Jakarta — Presiden Prabowo Subianto menyatakan bahwa pemerintah akan menerima dana hasil rampasan dari berbagai kasus hukum dengan total mencapai Rp49 triliun pada bulan depan. Pernyataan tersebut menjadi sorotan karena menunjukkan besarnya nilai aset yang berhasil diamankan negara dari tindak pidana.
Prabowo menjelaskan bahwa dana tersebut berasal dari hasil penanganan sejumlah perkara yang telah diproses aparat penegak hukum. Ia menegaskan pengembalian aset hasil kejahatan kepada negara merupakan bagian dari upaya memperkuat tata kelola pemerintahan dan pemberantasan korupsi.
Dalam keterangannya, Prabowo menyebut sebagian besar dana itu saat ini berada di bawah pengawasan Pusat Pelaporan dan Analisis Transaksi Keuangan (PPATK). Dana tersebut disebut berasal dari berbagai tindak pidana, termasuk kasus yang berkaitan dengan keuangan dan pencucian uang.
Pemerintah Fokus Selamatkan Aset Negara
Prabowo menilai penyitaan aset hasil tindak pidana merupakan langkah strategis untuk menyelamatkan potensi kerugian negara. Menurutnya, dana yang berhasil diamankan nantinya harus dimanfaatkan untuk kepentingan masyarakat dan mendukung program pembangunan nasional.
Ia juga menegaskan bahwa pemerintah akan terus memperkuat koordinasi antara lembaga penegak hukum, PPATK, dan institusi terkait lainnya guna mempercepat proses pelacakan aset hasil kejahatan.
“Negara tidak boleh kalah dari pelaku kejahatan ekonomi,” ujar Prabowo dalam pernyataannya.
Langkah tersebut sekaligus menjadi sinyal bahwa pemerintah ingin memperkuat komitmen terhadap penegakan hukum dan transparansi pengelolaan keuangan negara.

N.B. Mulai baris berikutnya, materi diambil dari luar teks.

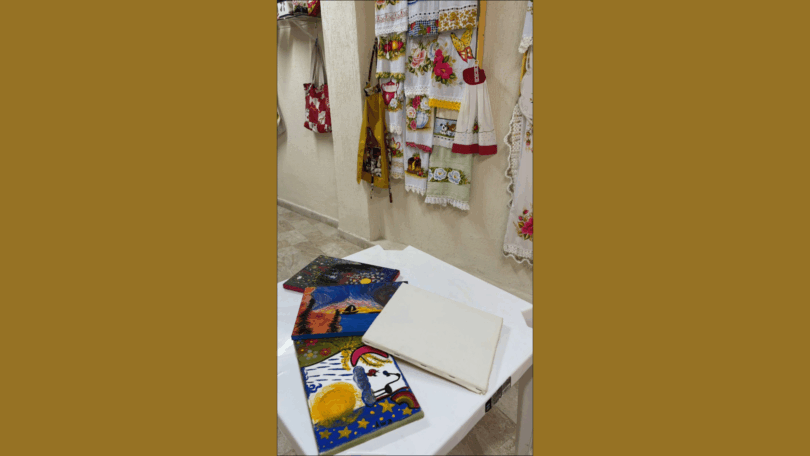Mesa branca com telas de pintura coloridas apoiadas, em um ambiente interno com panos e artesanato pendurados na parede ao fundo.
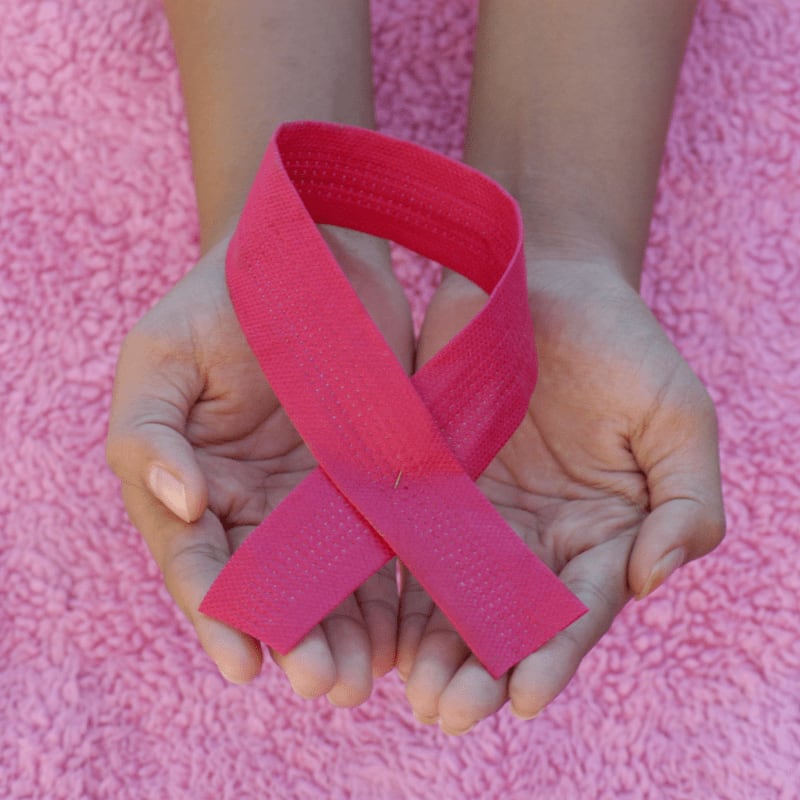 person with pink band on her left hand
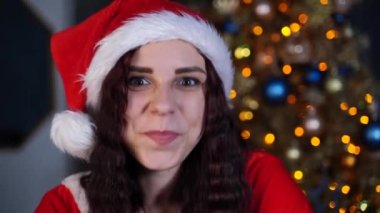 Noel Baba şapkalı çekici esmerin portresi Noel ağacının arka planında. Genç ve çekici bir kadın kameraya bakıp gülümsüyor. Evde Noel kutlaması kavramı.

Publik Soroti Transparansi Pengelolaan Dana Rampasan
Besarnya nilai uang rampasan yang disebut mencapai Rp49 triliun memunculkan perhatian publik terhadap mekanisme pengelolaan aset hasil sitaan negara. Pengamat menilai pemerintah perlu memastikan seluruh proses dilakukan secara transparan dan akuntabel agar dana tersebut benar-benar memberikan manfaat bagi masyarakat.
Selain itu, pengawasan terhadap penggunaan dana hasil rampasan juga dianggap penting untuk mencegah potensi penyalahgunaan di kemudian hari.
Pemerintah sendiri menyatakan bahwa pengembalian aset hasil tindak pidana akan terus menjadi prioritas dalam agenda reformasi hukum dan penguatan sistem pengawasan keuangan negara.